Command line options:

sersniff [-h] [-i DEVICE | -l PORT] [-o DEVICE | -c HOST:PORT] [-b BAUD] [-s]

-h
        Displays some command line option help.

-i IN_DEV
        Set the device to use for Port1, if you're using serial ports.
        Default of /dev/ttyS0

-l PORT
        Set the port to listen on, if you want Port1 to be a TCP socket.

-o OUT_DEV
        Set the device to use for Port2, if you're using serial ports.
        Default of /dev/ttyS1

-c HOST:PORT
        Specify the host and port to connect to if Port2 is to be a TCP
        socket.

-b BAUD
        Specify baud rate for serial connections. Defaults to 19200.

-s
        Make sersniff not copy data between the two ports - useful if a
        Y cable is being used for serial port sniffing for example.


TCP/serial things:

This program was originally written to cope with serial port data. I
have added simple support for a TCP connection both to aid with
development (it's a /lot/ easier for me to generate TCP streams than
serial streams) and also because I think a lot of the things that are
useful for monitoring a serial port data stream can also be applied to
TCP. Taking this further leads to thinking about UDP/raw ethernet - I'll
think about it once I get some filtering stuff in.

The TCP stuff does a simple listen on a port and then connects to the
host/port specified. I see no reason why it couldn't be used to allow
telneting to a serial port or connecting from a serial port to a TCP
port, but I haven't tested this.


Filtering:

This is a definite to do. For example, let's assume a regex based
scheme. We could implement the current filter as something like:

/\x0A/          <LF>
/\x0D/          <CR>
/\x1B/          <ESC>
/./             .

(Yeah, ok, I need to think about syntax. This doesn't cover the < 32 or
> 127 range)

But then say we learn a bit about our protocol? Let's assume VT100 for a
moment, then we might want:

/\x0A/          <LF>
/\x0D/          <CR>
/\x1B/          <ESC>
/\x1B[2J/       <Screen Clear>
/\x1B[0m/       <Attribute Reset>
/\0x7/          <BEL>
/./             .

Now that's more useful, isn't it? And if it came with filters for common
serial protocols, that might be useful too? Say a VT100 one, a PPP one,
a UUCP one, well, you get the idea hopefully.

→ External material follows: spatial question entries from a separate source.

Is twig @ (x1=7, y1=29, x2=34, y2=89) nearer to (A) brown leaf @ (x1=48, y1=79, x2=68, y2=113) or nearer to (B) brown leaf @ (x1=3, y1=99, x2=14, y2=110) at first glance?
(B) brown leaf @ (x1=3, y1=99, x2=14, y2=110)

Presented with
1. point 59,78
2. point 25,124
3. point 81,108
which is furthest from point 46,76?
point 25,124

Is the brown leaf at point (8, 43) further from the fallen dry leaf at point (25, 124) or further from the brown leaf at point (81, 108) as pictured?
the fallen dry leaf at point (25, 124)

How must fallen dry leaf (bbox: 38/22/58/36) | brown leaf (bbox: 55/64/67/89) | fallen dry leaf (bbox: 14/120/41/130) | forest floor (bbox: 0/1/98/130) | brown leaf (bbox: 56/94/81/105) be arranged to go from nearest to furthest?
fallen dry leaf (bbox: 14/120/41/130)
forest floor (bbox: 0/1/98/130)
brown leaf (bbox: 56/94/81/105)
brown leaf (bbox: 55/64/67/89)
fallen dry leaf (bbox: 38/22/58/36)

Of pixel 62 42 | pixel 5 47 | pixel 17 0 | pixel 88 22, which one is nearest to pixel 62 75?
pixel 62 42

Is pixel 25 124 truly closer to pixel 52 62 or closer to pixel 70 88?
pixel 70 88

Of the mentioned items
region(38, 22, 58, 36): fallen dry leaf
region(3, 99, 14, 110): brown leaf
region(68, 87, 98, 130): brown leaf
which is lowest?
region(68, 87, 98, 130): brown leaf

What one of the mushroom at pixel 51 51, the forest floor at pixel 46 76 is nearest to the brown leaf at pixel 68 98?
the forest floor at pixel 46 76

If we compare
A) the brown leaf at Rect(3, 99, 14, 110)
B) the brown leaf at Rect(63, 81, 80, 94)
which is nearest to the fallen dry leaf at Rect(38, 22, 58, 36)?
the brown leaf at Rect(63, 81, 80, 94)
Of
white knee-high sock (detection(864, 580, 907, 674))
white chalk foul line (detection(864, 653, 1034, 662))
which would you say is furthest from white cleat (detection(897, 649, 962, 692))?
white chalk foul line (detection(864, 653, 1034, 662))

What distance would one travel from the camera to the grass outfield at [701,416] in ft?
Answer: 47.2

Anyway, this is a major to do. Just needs me to get a round tuit and
think about syntax.


Development system:

sersniff was originally written under Linux on a 486dx2-66. It is
currently being worked on under FreeBSD on a Cyrix P233+.


Contacting the author:

I can be reached as noodles@earth.li or on Fidonet as Jonathan McDowell
@ 2:443/21

All constructive criticism about sersniff is welcome.


License:

sersniff is distributed under the GNU Public License, a copy of which
should have been provided with this archive as LICENSE.